Я испытал узурпацию времени, усыпляя его между двумя пикосекундами во сне. Ужас! Оно оказалось более бессонным, чем я. Я исследовал пространство, разделявшее нас, пытаясь изменить его эластичность. Слишком стойкое, это расстояние, вместо того чтобы разорваться, отдалило нас навеки. Моя воля была так велика, мои силы так ничтожны.
Я так желал тебя, муза-призрак, что твой ectoplasme душил мою душу. Подслащивать твой отказ, цепляясь через онанизм за твою фотографию, позволяло мне только терпеть. Слишком долго?
Умереть — это часто закончить жить тем способом, каким боролся или защищался. Смерть — высший и самый ценный урок жизни, который можно предложить другим, тем, кто будет о нас сожалеть, как и тем, кого мы раздражаем. Поэтому я буду ждать ночь могилы так же, как ждал тебя; с покорностью. Я подчинюсь её освобождению, когда она явится. Её — я знаю — она придёт меня любить.
Чахлые птенцы пищат от страха в кошмарах. Инстинктивно они боятся, потому что при пробуждении их вытолкнут из гнезда. — Они полетят или сдохнут.

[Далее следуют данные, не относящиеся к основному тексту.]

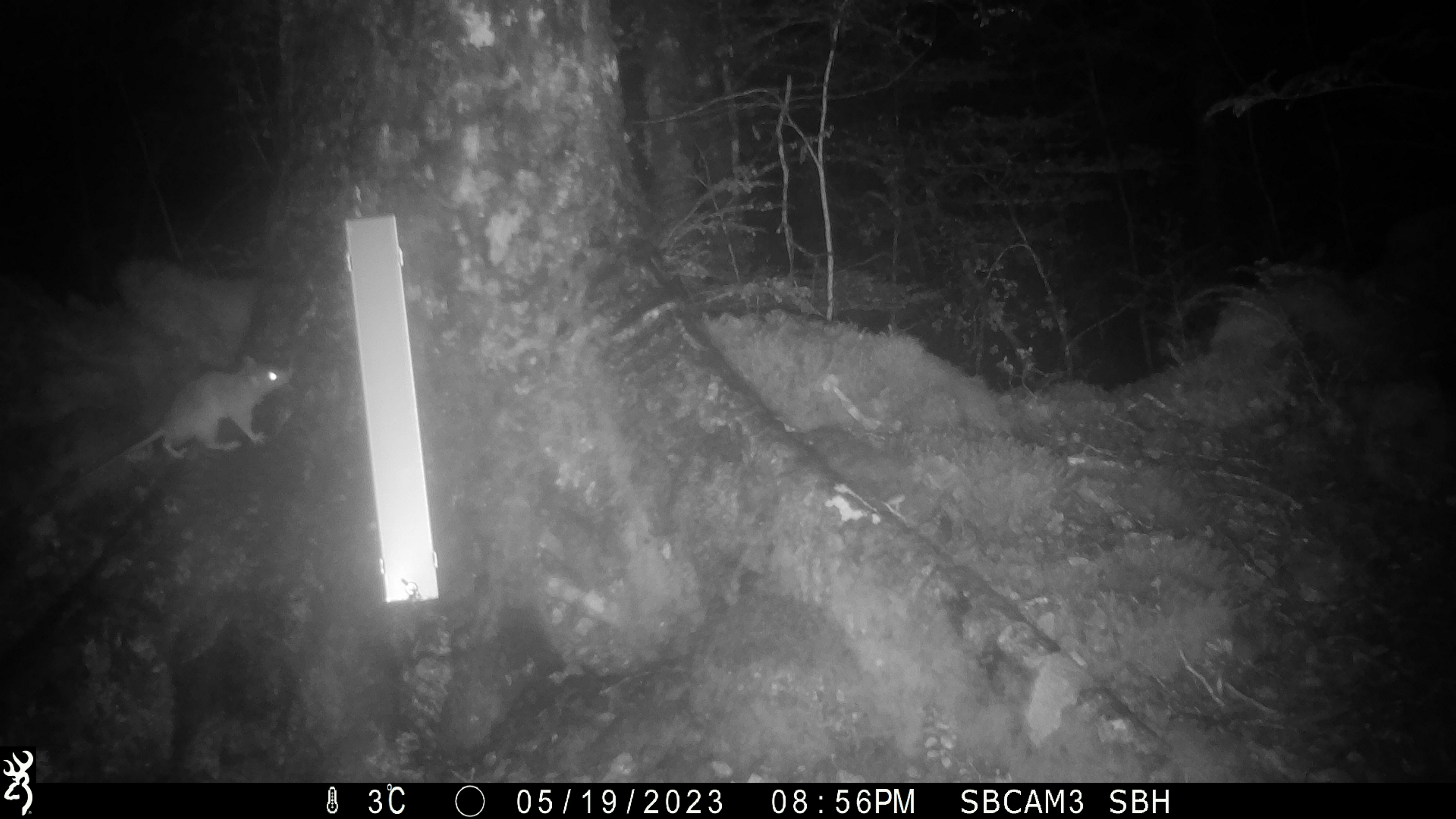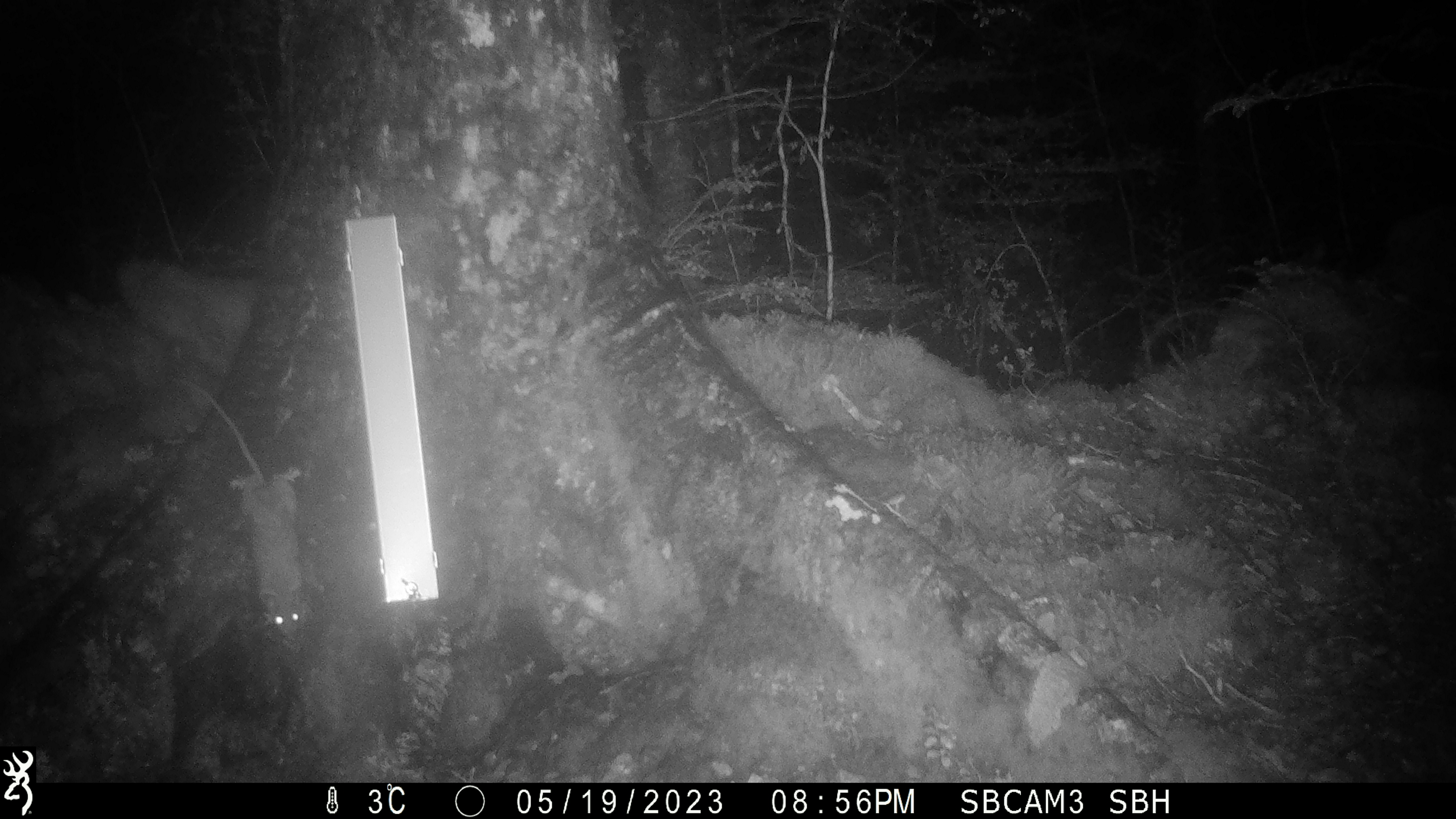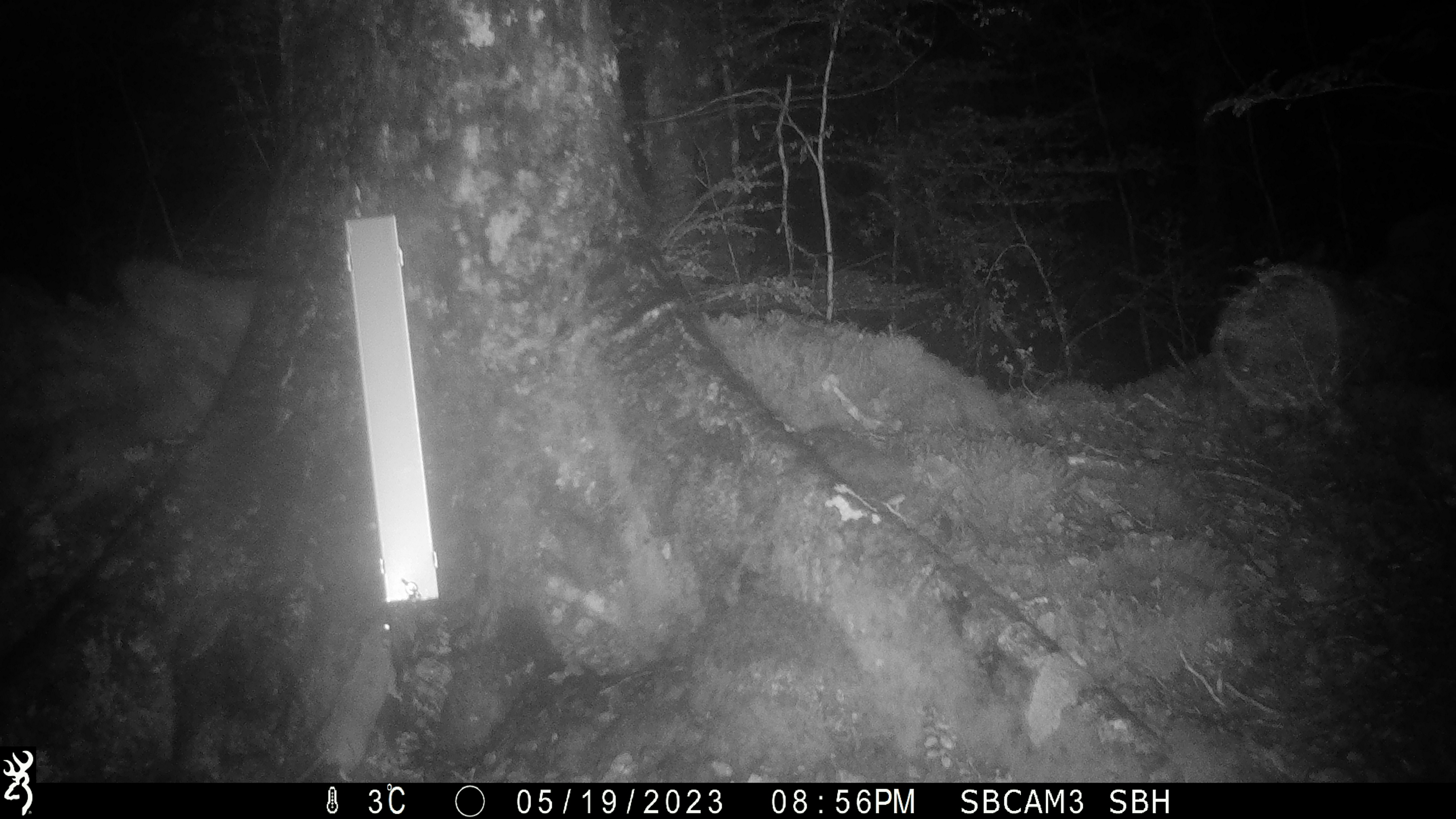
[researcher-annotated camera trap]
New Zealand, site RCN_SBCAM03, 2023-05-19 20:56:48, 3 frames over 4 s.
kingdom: Animalia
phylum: Chordata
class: Mammalia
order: Rodentia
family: Muridae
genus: Rattus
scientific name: Rattus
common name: rat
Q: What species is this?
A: Rat (Rattus).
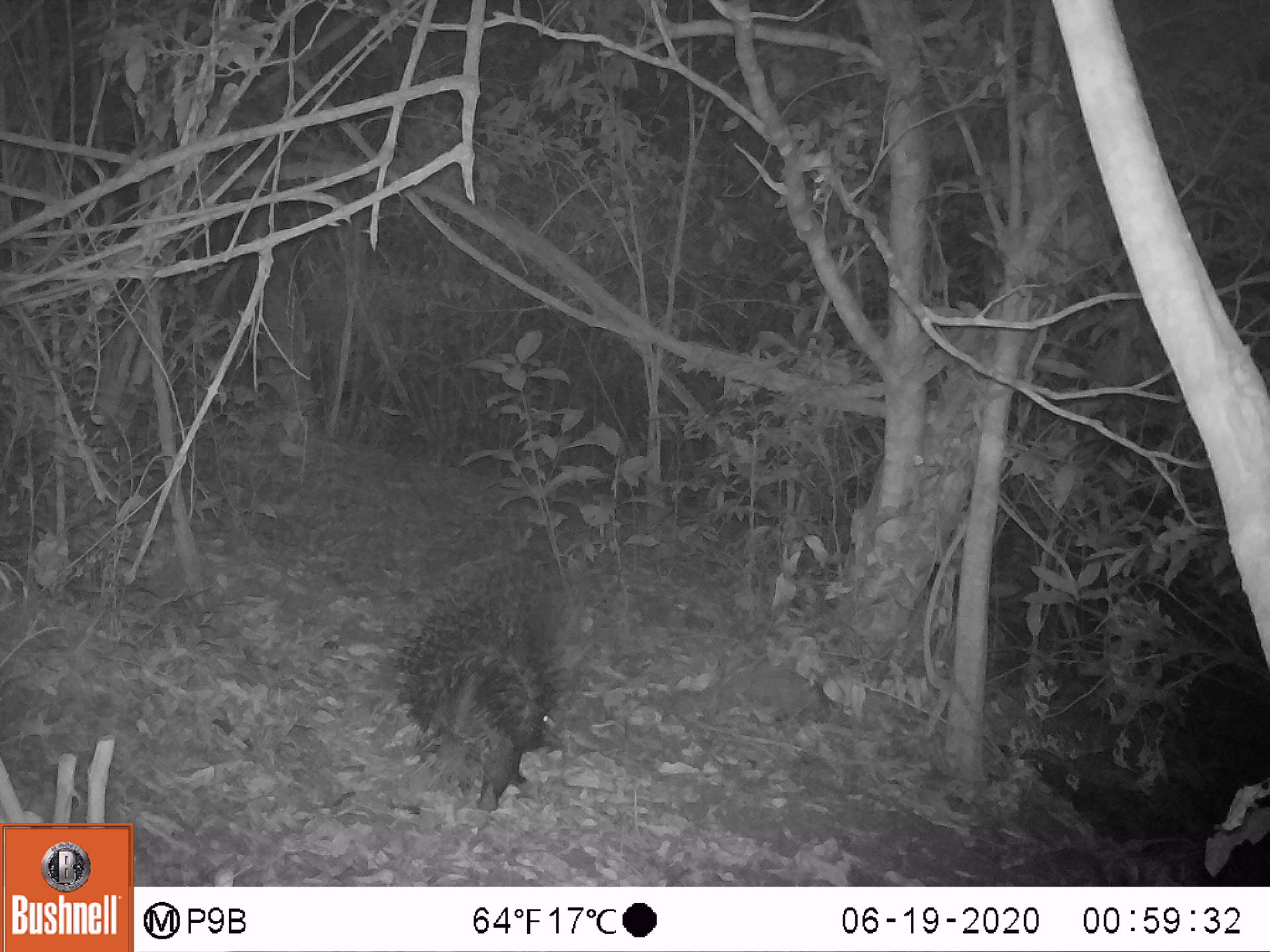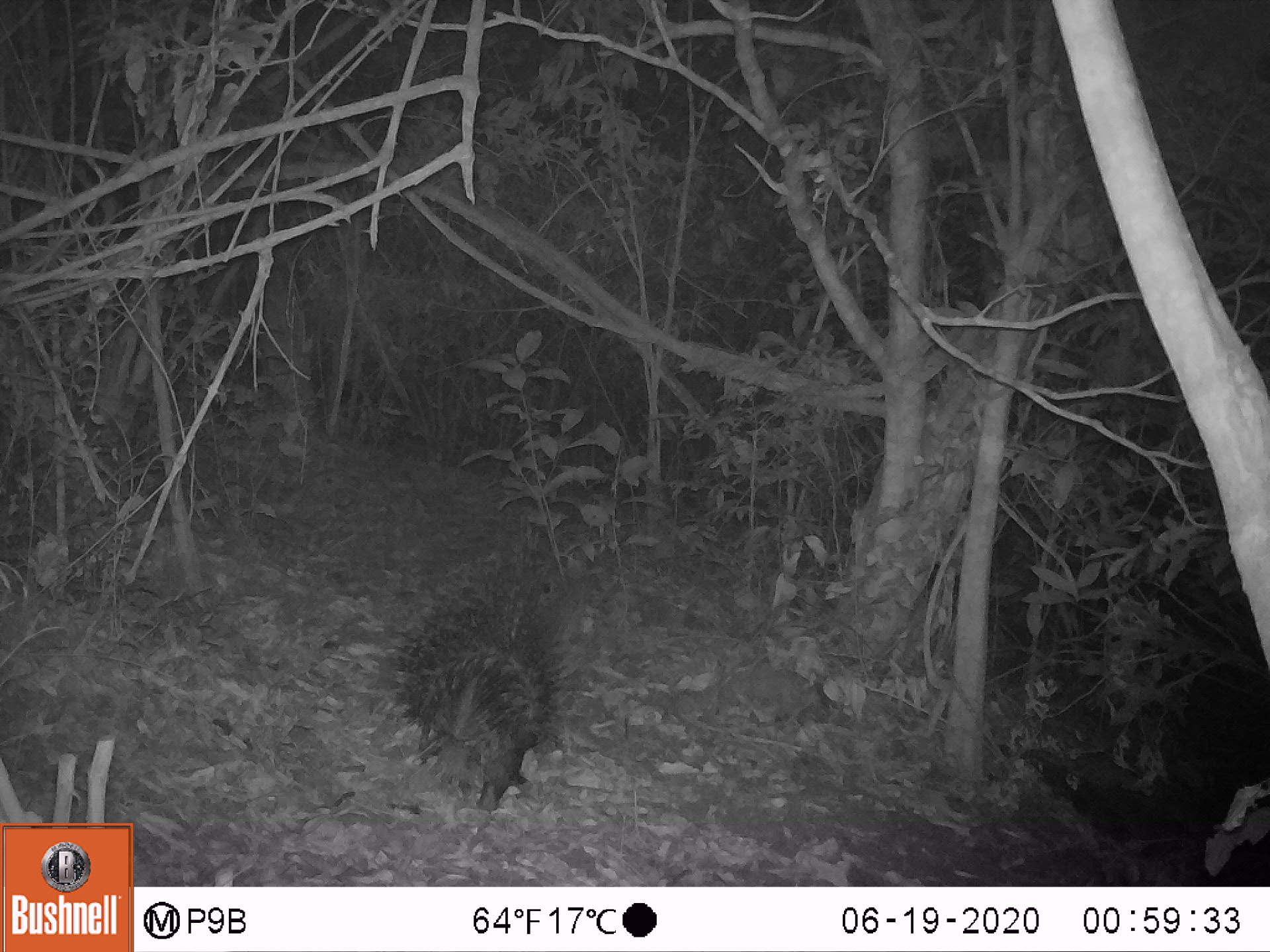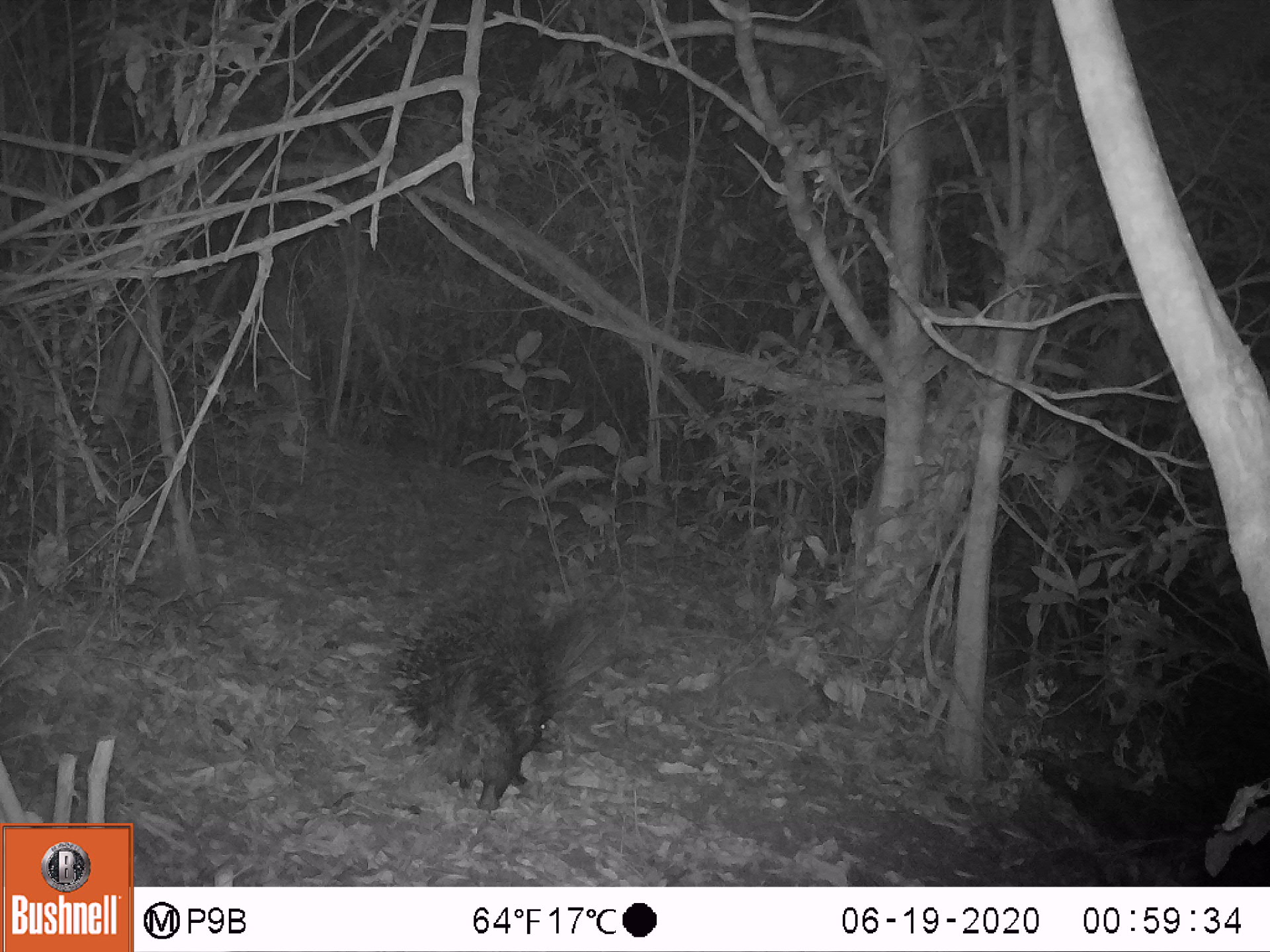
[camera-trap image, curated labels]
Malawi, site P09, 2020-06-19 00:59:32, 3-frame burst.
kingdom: Animalia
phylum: Chordata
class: Mammalia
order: Rodentia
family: Hystricidae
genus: Hystrix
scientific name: Hystrix africaeaustralis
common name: cape porcupine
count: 1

Целый и невредимый после перехода через свою тьму, Damien может отсечь себе крылья, теперь лишние и громоздкие, чтобы открыть новые горизонты. Но он изнурён и бледен после того, как вычистил, выскоблил дух и очистил память; он чувствует онемение, а грудная клетка, кажется, сжимается. Несмотря на всё, ему нужен свежий воздух для себя, нового человека.